Montagem Teatral: Falando sobre flores
Autor
da crítica: Ator e Diretor Teatral; Coordenador do
Projeto TRIBUNA DO CRETINO.
Considerações
em terceira pessoa
Montagens teatrais que
assumem como tarefa abordar questões de caráter histórico são extremamente
relevantes. Sabemos que o Teatro não precisa estar a serviço de nada para
validar seu discurso e/ou linguagem, mas quando consegue estabelecer relações profícuas
com outras áreas de conhecimento, torna sua existência ainda mais interessante.
Os artistas que tomam esta tarefa pra si, no entanto, precisam garantir o equilíbrio
e harmonia dos elementos incomuns ao jogo estético, para que eles não se
transformem em ruídos estrondosos capazes de comprometer a natureza específica
da própria obra artística. Quando isto ocorre, invariavelmente, as chances do Teatro
se tornar uma ferramenta ou um panfleto a serviço de algo, aumentam exponencialmente.
A montagem teatral “Falando sobre flores” assume esta
tarefa ao eleger como eixo central de sua dramaturgia e encenação o período da ditadura
militar brasileira, ocorrido de 1964 a 1985. São dois atuantes em cena, Demi Araujo
e Renan Coelho, nos confrontando diretamente com as personas de um militar e de um membro do movimento da resistência política
armada, respectivamente. A partir destes personagens antagônicos a montagem
tenta zelar, precariamente, por uma abordagem que nos possibilite avaliar os
pontos positivos e negativos deste período da história brasileira. A tentativa
é “precária”, pois opta nos mostrar o confronto a partir da uma cela do DOPS –
Departamento de Ordem Política e Social –, transformando rápida e decisivamente
os antagonistas em torturador e torturado, respectivamente. E ao fazê-lo, induz
nosso olhar para uma empatia com este último, pois o apresenta numa situação de
co-relação de forças desigual, em condições miseráveis e exposto a atos humilhantes.
Difícil julgar imparcialmente neste contexto.
A montagem se estrutura,
então, a partir de quadros realistas que revelam o modo de tratamento destinado
aos presos políticos do “regime”. Os quadros são intercalados por depoimentos
de ambos os personagens (?) que chocam seus “pontos de vista” sobre a
conjuntura nacional naquele período traçando ainda, em alguns momentos, relação
com o atual quadro político do país. Os depoimentos intercalando os quadros realistas
permitem inferir o desejo da montagem em equacionar, de modo imparcial, dados históricos
para que o espectador tire sua própria conclusão sobre o período do governo
militar. Tal procedimento, no entanto, se vê comprometido exatamente pela força
dramática dos quadros, pois eles, como dito anteriormente, induzem à empatia
com a parte mais frágil do embate, isto é, com o torturado.

### Material de estudo

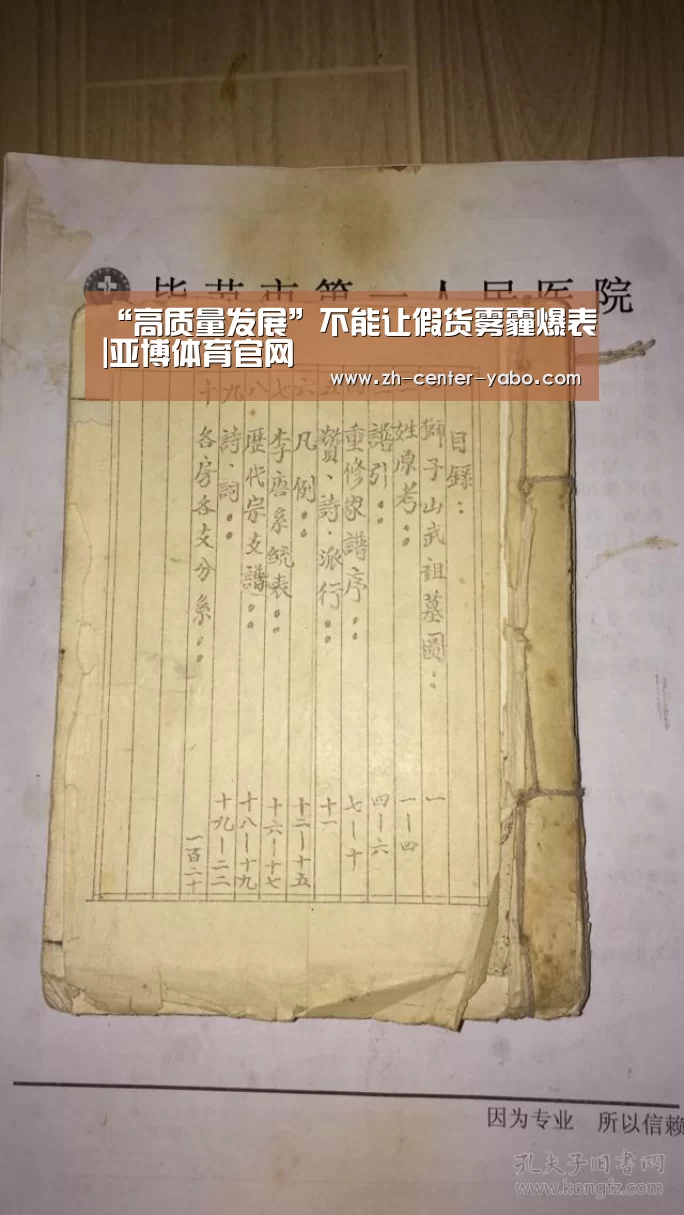 “高质量发展”不能让假货雾霾爆表|亚博体育官网(图2) 亚博体育官网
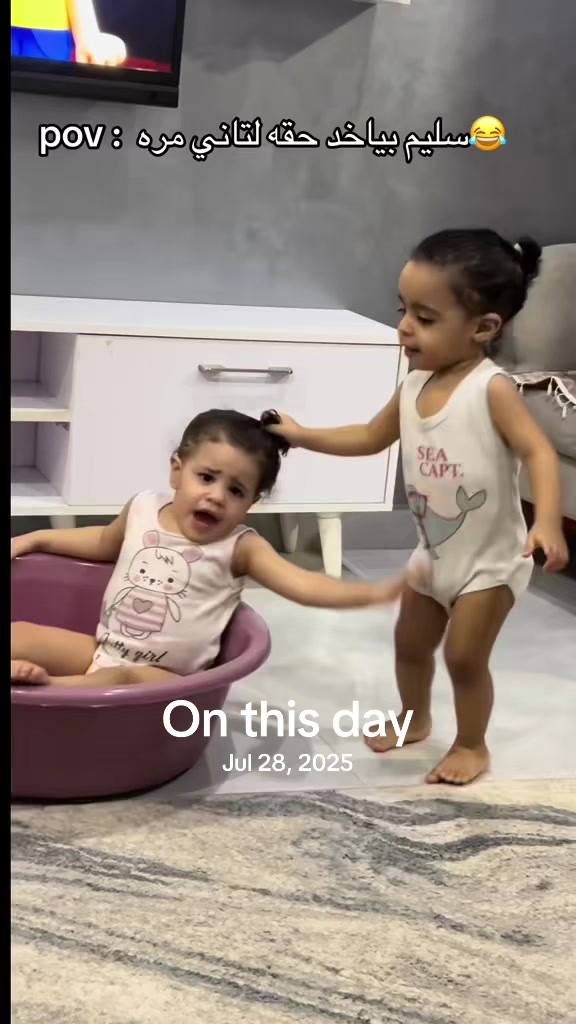 @ام الفســافـــيس 🩷🩵👼🏻
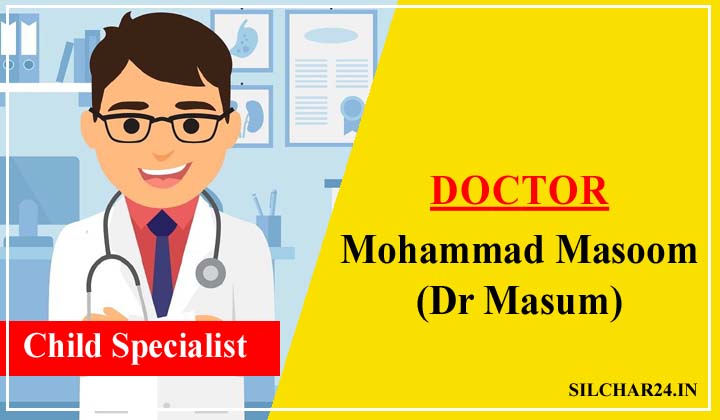 Dr. Mohammad Masoom (Dr Masum 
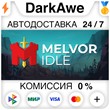 Melvor Idle STEAM•RU ⚡️AUTODELIVERY 💳CARDS 0%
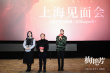 《梅艷芳》獲贊“年度催淚” 江志強終圓梅姐遺愿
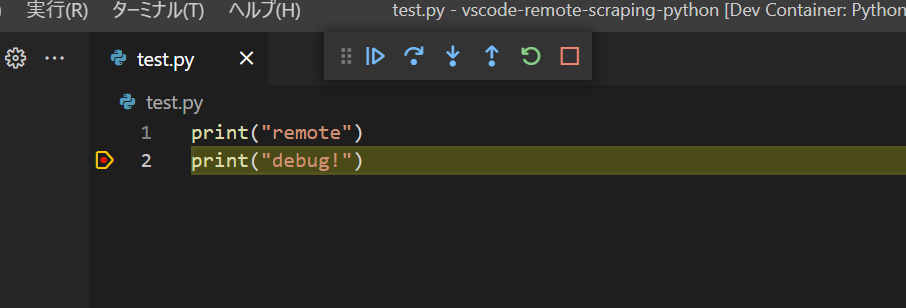 VSCode Python debug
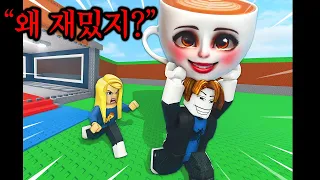 미쳤다...현재 동접자만 1000만명인 게임???≪로블록스 브레인롯 훔치기≫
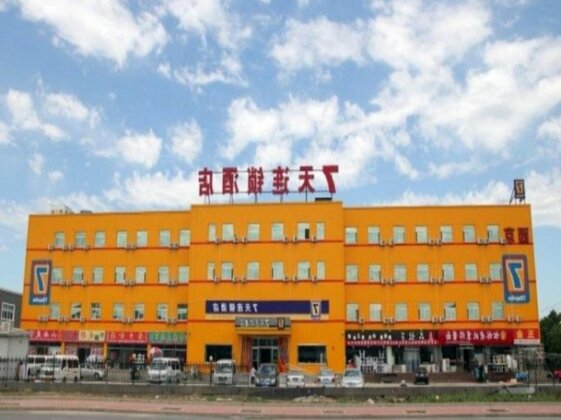 7days Inn Beijing Yizhuang Development Zone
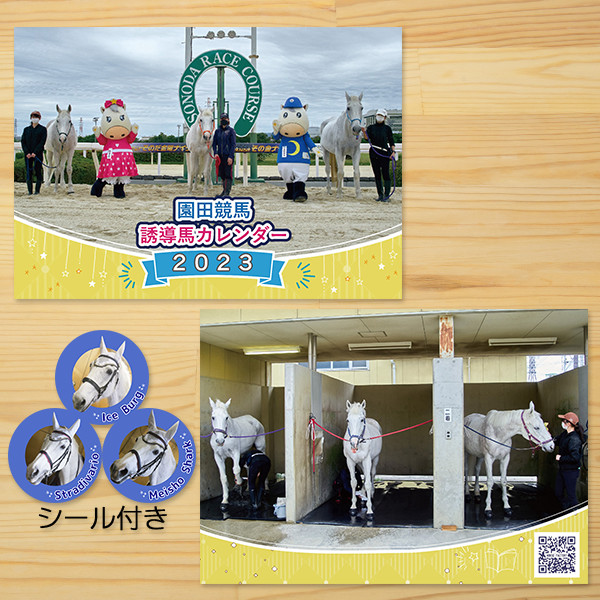 カレンダー パンフレット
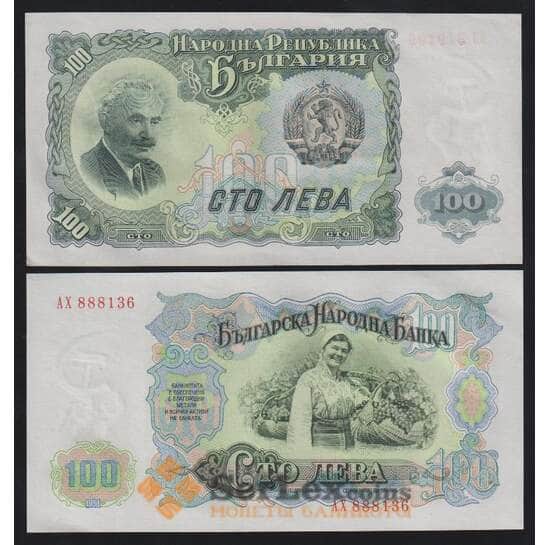 Болгария 100 лев 1951 Р86 aUNC арт. 54427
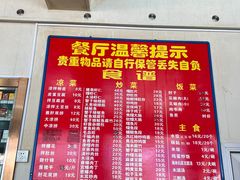 -华光餐厅(复兴路店)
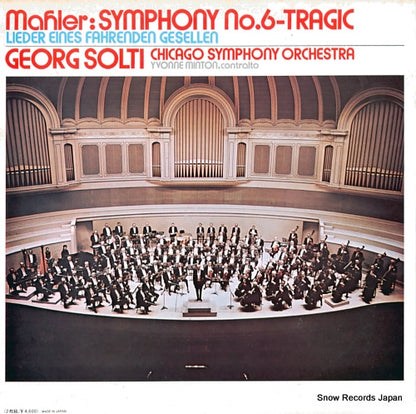 SLC2387 back cover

### Lista de tarefas
A - Segundo a crítica da montagem "Falando sobre flores", qual período histórico a peça elege como eixo central de sua dramaturgia e encenação?
B - Reproduza, sem alterações, a passagem da crítica da montagem "Falando sobre flores" que se inicia com as palavras que contêm "Considerações" e termina com "algo, aumentam exponencialmente.".

### Resultados por tarefa
A - O período da ditadura militar brasileira, ocorrido de 1964 a 1985.

B -
Considerações
em terceira pessoa
Montagens teatrais que
assumem como tarefa abordar questões de caráter histórico são extremamente
relevantes. Sabemos que o Teatro não precisa estar a serviço de nada para
validar seu discurso e/ou linguagem, mas quando consegue estabelecer relações profícuas
com outras áreas de conhecimento, torna sua existência ainda mais interessante.
Os artistas que tomam esta tarefa pra si, no entanto, precisam garantir o equilíbrio
e harmonia dos elementos incomuns ao jogo estético, para que eles não se
transformem em ruídos estrondosos capazes de comprometer a natureza específica
da própria obra artística. Quando isto ocorre, invariavelmente, as chances do Teatro
se tornar uma ferramenta ou um panfleto a serviço de algo, aumentam exponencialmente.